(Items listed in a dataset)
** START **
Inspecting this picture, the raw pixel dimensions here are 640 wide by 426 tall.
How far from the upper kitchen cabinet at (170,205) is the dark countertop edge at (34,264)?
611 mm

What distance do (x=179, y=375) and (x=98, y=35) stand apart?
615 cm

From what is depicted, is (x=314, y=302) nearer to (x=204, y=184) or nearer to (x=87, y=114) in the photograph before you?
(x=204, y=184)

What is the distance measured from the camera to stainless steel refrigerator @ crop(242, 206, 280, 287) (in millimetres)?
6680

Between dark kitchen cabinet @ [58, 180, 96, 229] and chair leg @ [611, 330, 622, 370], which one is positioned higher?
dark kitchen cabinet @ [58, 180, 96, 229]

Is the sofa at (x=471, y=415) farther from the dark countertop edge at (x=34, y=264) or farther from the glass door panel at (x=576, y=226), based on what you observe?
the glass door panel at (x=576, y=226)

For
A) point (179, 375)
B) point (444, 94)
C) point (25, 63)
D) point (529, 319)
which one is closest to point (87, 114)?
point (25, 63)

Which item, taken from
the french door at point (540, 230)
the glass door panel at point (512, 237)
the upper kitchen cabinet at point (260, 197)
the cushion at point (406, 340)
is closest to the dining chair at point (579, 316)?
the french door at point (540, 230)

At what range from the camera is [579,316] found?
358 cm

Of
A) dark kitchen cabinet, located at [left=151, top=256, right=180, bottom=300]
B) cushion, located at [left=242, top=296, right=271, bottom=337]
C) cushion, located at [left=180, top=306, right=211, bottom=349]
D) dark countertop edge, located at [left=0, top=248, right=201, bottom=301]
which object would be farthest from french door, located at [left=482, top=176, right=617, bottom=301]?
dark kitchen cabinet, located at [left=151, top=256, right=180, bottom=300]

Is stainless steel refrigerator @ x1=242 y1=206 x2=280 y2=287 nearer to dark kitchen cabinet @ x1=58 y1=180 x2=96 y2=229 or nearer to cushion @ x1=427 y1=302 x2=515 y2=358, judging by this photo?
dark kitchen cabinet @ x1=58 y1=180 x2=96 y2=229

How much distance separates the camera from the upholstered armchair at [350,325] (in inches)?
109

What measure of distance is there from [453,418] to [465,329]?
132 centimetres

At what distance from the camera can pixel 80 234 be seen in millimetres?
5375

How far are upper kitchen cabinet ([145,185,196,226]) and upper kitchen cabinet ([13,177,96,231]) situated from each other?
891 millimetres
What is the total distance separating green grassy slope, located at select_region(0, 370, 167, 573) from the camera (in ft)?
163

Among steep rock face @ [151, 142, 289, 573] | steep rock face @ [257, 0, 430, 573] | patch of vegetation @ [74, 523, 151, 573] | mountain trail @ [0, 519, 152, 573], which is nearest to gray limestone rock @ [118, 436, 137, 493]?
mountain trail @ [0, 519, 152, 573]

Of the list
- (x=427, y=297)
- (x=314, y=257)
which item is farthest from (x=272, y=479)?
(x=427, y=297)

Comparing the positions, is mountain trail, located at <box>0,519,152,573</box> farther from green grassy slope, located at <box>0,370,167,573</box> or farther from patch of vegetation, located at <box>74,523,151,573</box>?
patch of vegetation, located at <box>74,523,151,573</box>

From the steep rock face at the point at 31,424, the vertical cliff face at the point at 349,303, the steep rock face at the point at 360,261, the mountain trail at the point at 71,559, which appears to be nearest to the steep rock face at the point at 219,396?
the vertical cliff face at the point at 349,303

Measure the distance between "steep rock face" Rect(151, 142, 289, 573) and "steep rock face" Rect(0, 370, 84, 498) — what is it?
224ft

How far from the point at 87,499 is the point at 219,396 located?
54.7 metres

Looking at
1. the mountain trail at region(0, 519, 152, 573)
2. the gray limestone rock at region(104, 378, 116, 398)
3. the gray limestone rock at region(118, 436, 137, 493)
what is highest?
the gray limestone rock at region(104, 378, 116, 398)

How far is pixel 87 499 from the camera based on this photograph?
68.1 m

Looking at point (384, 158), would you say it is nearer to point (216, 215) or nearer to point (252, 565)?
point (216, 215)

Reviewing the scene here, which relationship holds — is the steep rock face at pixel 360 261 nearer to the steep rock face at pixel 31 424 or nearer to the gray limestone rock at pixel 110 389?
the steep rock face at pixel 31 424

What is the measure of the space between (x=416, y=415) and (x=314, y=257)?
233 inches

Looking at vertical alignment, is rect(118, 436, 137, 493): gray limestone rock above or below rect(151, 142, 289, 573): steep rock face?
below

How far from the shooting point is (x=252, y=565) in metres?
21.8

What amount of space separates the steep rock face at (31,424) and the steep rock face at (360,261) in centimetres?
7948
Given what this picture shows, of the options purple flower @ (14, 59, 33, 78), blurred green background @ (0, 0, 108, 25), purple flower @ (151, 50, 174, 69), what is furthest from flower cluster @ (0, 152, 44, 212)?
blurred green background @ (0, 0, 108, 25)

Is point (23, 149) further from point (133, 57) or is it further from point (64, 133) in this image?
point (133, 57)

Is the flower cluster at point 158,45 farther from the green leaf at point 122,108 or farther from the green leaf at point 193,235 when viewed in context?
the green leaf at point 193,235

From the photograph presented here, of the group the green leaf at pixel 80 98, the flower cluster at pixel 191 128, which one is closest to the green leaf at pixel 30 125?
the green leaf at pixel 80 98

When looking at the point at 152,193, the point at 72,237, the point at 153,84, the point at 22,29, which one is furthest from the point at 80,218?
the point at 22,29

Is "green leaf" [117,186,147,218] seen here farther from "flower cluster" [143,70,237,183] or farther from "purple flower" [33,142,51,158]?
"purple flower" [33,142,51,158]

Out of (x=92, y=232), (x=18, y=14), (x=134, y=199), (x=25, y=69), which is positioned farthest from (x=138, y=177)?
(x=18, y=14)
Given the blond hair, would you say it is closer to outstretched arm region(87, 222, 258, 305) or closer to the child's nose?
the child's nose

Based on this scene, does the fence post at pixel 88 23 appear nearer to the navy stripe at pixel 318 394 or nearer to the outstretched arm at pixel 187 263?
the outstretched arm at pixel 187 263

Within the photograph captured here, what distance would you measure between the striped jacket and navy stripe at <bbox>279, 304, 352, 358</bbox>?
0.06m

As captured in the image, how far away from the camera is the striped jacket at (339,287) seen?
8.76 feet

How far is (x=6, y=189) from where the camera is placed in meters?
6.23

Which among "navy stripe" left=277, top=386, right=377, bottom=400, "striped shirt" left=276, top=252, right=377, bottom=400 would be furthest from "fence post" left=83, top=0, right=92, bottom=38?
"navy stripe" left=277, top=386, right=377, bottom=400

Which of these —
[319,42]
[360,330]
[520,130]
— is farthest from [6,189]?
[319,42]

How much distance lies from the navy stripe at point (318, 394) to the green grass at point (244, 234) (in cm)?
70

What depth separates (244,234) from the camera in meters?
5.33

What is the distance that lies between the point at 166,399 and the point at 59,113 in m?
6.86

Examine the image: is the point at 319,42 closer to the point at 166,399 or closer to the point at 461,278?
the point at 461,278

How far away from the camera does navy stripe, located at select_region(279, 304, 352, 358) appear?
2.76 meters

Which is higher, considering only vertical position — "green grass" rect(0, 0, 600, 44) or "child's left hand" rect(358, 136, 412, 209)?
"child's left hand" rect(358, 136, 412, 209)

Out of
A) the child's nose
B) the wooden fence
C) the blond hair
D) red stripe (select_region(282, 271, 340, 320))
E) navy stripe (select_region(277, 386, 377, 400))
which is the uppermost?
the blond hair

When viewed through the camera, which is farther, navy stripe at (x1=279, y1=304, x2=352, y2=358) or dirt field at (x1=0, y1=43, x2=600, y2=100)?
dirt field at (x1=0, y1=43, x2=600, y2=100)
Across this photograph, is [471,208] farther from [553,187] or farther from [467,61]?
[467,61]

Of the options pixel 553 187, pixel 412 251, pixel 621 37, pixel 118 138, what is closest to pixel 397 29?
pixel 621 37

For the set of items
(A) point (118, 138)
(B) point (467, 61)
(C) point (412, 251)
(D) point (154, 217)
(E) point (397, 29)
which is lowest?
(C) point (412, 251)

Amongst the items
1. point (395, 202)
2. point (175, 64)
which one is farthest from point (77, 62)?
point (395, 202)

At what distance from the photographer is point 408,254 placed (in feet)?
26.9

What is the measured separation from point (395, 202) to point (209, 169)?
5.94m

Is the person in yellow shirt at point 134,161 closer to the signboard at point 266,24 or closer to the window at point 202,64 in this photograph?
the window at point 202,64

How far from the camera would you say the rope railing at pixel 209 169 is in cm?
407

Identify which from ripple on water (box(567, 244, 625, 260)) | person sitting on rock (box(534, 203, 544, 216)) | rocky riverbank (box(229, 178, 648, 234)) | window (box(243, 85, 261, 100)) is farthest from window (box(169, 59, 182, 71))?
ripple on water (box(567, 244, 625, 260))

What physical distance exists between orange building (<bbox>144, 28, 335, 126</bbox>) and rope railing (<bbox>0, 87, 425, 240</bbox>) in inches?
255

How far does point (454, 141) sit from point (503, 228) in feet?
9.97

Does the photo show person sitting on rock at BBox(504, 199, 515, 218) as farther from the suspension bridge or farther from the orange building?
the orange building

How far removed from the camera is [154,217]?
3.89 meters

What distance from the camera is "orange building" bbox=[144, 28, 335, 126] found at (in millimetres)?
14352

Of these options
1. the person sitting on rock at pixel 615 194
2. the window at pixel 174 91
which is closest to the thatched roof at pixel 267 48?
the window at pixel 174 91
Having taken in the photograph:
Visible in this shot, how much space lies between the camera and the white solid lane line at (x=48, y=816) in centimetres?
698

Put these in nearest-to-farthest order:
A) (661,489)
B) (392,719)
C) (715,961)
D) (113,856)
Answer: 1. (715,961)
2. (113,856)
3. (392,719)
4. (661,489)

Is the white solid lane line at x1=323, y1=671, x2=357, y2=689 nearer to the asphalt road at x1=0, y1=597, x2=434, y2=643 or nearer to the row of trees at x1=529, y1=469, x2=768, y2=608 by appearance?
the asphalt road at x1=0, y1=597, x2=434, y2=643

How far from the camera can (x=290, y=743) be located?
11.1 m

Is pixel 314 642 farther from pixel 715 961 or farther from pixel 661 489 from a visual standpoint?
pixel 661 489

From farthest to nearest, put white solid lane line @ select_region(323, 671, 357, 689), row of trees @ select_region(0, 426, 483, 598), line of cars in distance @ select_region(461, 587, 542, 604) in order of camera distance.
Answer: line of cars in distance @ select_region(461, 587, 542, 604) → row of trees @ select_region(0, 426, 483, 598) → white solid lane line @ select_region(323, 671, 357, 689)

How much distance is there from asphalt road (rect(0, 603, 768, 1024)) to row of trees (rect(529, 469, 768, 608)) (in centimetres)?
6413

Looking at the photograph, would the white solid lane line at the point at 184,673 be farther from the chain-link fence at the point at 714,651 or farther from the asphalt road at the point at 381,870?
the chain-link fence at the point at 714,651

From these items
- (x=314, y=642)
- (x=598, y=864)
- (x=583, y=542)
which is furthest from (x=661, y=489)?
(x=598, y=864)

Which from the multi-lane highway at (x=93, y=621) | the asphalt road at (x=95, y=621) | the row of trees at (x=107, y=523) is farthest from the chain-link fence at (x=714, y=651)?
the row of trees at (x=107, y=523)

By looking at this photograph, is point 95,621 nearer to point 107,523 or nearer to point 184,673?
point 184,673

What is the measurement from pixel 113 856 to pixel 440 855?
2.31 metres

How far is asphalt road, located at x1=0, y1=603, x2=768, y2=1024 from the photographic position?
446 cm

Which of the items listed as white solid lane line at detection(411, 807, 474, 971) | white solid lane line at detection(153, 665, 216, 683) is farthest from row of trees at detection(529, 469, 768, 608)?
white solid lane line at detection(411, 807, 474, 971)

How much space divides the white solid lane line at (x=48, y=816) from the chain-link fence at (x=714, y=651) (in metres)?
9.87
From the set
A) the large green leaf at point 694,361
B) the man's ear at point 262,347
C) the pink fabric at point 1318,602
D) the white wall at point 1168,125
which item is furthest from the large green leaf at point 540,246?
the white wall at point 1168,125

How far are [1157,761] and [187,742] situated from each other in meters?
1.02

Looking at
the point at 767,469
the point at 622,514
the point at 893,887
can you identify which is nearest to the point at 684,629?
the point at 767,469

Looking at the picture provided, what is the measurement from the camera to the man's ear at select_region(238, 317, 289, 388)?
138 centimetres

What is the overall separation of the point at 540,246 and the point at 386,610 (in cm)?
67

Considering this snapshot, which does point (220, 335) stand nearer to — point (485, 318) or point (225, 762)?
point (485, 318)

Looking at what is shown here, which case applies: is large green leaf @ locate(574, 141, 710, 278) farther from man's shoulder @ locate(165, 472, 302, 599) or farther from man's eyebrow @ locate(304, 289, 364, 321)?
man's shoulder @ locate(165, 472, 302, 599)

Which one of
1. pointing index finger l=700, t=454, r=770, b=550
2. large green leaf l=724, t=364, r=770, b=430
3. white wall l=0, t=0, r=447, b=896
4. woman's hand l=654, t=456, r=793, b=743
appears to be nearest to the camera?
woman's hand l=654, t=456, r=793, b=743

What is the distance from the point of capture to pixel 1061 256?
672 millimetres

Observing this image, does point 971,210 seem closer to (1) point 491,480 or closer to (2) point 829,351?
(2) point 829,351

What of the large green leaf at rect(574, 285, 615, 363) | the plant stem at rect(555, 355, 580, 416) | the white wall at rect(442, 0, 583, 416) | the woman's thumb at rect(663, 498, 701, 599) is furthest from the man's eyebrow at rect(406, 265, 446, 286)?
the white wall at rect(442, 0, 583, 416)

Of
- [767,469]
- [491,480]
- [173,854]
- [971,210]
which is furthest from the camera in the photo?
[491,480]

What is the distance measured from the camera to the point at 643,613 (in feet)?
** END **
The request »
Output the data lines between the line holding "By looking at" and the line holding "2.31 metres", inclusive, as a Markdown table with the columns Row and Data line, leaving out blank lines.

Expected output »
| Row | Data line |
|---|---|
| 1 | By looking at this photograph, is point 95,621 nearer to point 107,523 or nearer to point 184,673? |
| 2 | point 184,673 |
| 3 | What is the measurement from pixel 113 856 to pixel 440 855? |
| 4 | 2.31 metres |